(Data items)

────────────────

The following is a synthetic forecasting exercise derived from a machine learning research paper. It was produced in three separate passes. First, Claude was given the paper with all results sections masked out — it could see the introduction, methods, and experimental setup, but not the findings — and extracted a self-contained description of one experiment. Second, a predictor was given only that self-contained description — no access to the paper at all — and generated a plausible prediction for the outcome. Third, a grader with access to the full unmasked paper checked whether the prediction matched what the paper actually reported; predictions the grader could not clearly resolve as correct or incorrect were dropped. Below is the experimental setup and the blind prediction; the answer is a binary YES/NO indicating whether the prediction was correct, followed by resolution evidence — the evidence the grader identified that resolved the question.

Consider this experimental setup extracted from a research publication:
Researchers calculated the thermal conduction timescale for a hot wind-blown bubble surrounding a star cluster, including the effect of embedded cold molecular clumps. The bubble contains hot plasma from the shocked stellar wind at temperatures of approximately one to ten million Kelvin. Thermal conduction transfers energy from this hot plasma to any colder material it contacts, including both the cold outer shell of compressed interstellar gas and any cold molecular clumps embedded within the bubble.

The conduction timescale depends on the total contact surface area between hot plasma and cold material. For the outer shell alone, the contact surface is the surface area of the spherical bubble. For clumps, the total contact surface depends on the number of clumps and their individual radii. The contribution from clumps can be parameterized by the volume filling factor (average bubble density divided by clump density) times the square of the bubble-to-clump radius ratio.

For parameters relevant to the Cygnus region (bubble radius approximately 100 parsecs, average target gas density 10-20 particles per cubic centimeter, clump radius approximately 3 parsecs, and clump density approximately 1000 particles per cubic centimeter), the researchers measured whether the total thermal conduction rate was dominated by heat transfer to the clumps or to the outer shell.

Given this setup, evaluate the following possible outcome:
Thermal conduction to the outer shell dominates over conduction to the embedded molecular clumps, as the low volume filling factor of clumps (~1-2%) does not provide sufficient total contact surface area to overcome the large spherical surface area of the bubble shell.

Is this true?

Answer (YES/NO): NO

────────────────

**REQUIRED ACTION**
Set down, exactly and in full, the lines from the one containing "Given this setup, evaluate" through the end of the entries; no other line belongs.

**SOLUTION TO THE EXERCISE**
Given this setup, evaluate the following possible outcome:
Thermal conduction to the outer shell dominates over conduction to the embedded molecular clumps, as the low volume filling factor of clumps (~1-2%) does not provide sufficient total contact surface area to overcome the large spherical surface area of the bubble shell.

Is this true?

Answer (YES/NO): NO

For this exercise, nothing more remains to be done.